1. On Earth We’re Briefly Gorgeous by Ocean Vuong
This book was recommended to me by a friend whose taste in such matters is deeply trustworthy, and of course, it has become my favorite work of fiction of 2020. This novel is as much a semi-autobiographical coming-of-age story as it is a poetic tour-de-force. Vuong’s writing is lyrical and full of emotional depth. Themes of queer adolescence and self-discovery, healing from a family’s post-war trauma in Vietnam, and the uphill climb of being a family of immigrants in America are intricately woven into this delicate and haunting narrative. The world through Vuong’s eyes is not rose-tinged, but with such tenderness and vulnerability, it is absolutely gorgeous nonetheless.
2. A View Across Rooftops by Suzanne Kelman
By now, I have read numerous books about the holocaust of Nazi Germany during World War II. This particular story takes places during the Nazi occupation of Amsterdam during the war. Kelman is adept at creating characters who I wanted to cheer on as I kept reading. Its protagonist, Professor Josef Held, decides to hide one of his Jewish students in his attic to protect him from getting killed. This decision sets off a tense and gripping page-turner of a book. When we explore the human capacity for compassion in moments of grave danger, we get fantastic stories like this one. The view from inside this novel’s pages is well worth seeing.
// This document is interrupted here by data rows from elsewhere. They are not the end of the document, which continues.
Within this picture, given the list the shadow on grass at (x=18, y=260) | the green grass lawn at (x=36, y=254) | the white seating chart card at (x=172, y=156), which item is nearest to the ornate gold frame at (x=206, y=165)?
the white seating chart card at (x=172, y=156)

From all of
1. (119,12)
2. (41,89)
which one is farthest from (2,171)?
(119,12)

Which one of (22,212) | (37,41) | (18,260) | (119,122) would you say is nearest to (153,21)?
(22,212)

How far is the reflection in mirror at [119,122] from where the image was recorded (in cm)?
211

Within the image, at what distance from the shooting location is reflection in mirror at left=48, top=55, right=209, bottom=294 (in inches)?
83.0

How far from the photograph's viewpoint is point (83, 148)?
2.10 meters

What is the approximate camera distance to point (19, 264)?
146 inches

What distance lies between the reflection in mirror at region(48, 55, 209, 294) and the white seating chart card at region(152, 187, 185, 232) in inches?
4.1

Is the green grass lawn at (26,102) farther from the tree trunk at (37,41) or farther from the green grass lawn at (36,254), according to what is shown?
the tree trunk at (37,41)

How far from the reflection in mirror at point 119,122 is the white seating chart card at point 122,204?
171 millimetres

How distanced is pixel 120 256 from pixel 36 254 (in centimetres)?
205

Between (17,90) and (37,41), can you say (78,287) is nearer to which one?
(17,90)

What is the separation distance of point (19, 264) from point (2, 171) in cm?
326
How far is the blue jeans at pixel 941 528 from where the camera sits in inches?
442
3. Giovanni’s Room by James Baldwin
I am new to the world of James Baldwin, but I see why his books and talent are revered all over the world. This novel details the complexities and challenges of two men in love at a time when such a thing could never be admissible. The heart of this novel lies in the subtext of its dialogue and in its quiet moments in which anguished silences betray all that is unspoken. It is a masterful gift to convey something deeply meaningful without actually saying it. Baldwin’s prose is a flow of tension and emotion that we feel, and in this story, the feeling is everything.
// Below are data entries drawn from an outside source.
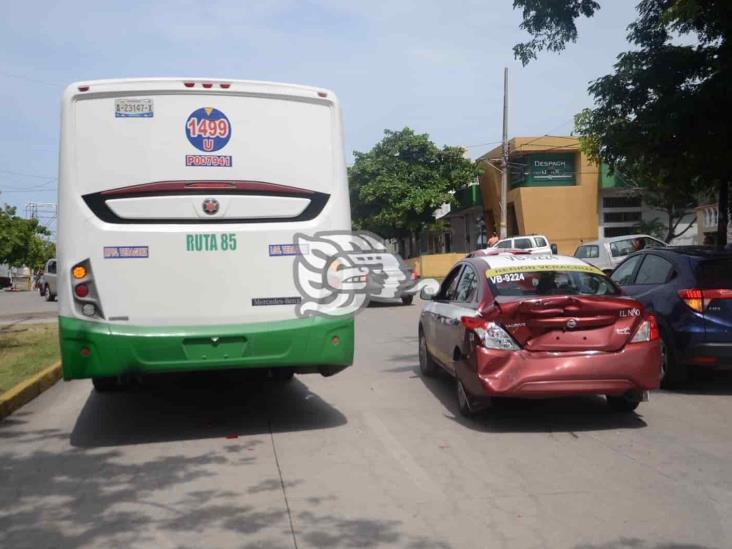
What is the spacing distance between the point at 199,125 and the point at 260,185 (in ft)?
2.38

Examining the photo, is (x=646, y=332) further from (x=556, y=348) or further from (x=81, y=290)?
(x=81, y=290)

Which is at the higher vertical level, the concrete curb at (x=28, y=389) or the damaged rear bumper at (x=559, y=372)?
the damaged rear bumper at (x=559, y=372)

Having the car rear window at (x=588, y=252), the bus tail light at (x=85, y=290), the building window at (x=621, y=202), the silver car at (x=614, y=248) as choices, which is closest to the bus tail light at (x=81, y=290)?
the bus tail light at (x=85, y=290)

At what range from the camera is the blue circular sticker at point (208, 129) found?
6555 millimetres

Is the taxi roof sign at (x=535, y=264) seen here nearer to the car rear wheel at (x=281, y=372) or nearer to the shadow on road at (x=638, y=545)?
the car rear wheel at (x=281, y=372)

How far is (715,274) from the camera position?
823 cm

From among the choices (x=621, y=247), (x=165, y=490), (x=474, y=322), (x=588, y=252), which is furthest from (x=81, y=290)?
(x=588, y=252)

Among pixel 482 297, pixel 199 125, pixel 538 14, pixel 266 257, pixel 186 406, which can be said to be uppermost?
pixel 538 14

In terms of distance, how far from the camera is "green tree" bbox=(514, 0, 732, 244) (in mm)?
11594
4. The Wind-up Bird Chronicle by Haruki Murakami
I have heard of this author a few times, and I’ve been curious about the genre called magical realism for a while. I started reading with an open mind, and this book felt a lot like falling through the rabbit hole in Alice in Wonderland. The book’s protagonist is reluctantly thrust into an odyssey of a world that is hidden in plane sight. I could describe it as quirky, unique, and unconventional, but these adjectives fall short of the truth. It is a psychological mind fuck—in a good way, but not quite in a pleasurable way either. There is trickery, thievery, and tiny moments of whimsy that give this book a fullness of life—with the continuous sensation of the unexpected lurking just around every corner. It makes for a bewildering and wide-eyed reading experience. Murakami’s voice is staggeringly and stubbornly one that follows its own offbeat rhythm. The journey along this novel’s pages is unlike any other.
5. The Night Tiger by Yangsze Choo
What I loved about this novel was how it cleverly wove haunting folklore, mysticism, and a story of human struggle together so completely. The pacing never lagged for an instant, and it felt adventurous and suspenseful. At its core, this novel presents a search for identity and belonging. It features complex characters who are forging their own way through life despite immense obstacles. The scenic backdrop of sleepy villages and farming towns of rural Malaysia give its story a richness and charm that make this novel all the more enchanting.
I hope you enjoyed checking my top fiction books from 2020. Check back next Sunday when I kick off my new series of Roqué’s Sunday Book Reviews.
Happy reading to you all!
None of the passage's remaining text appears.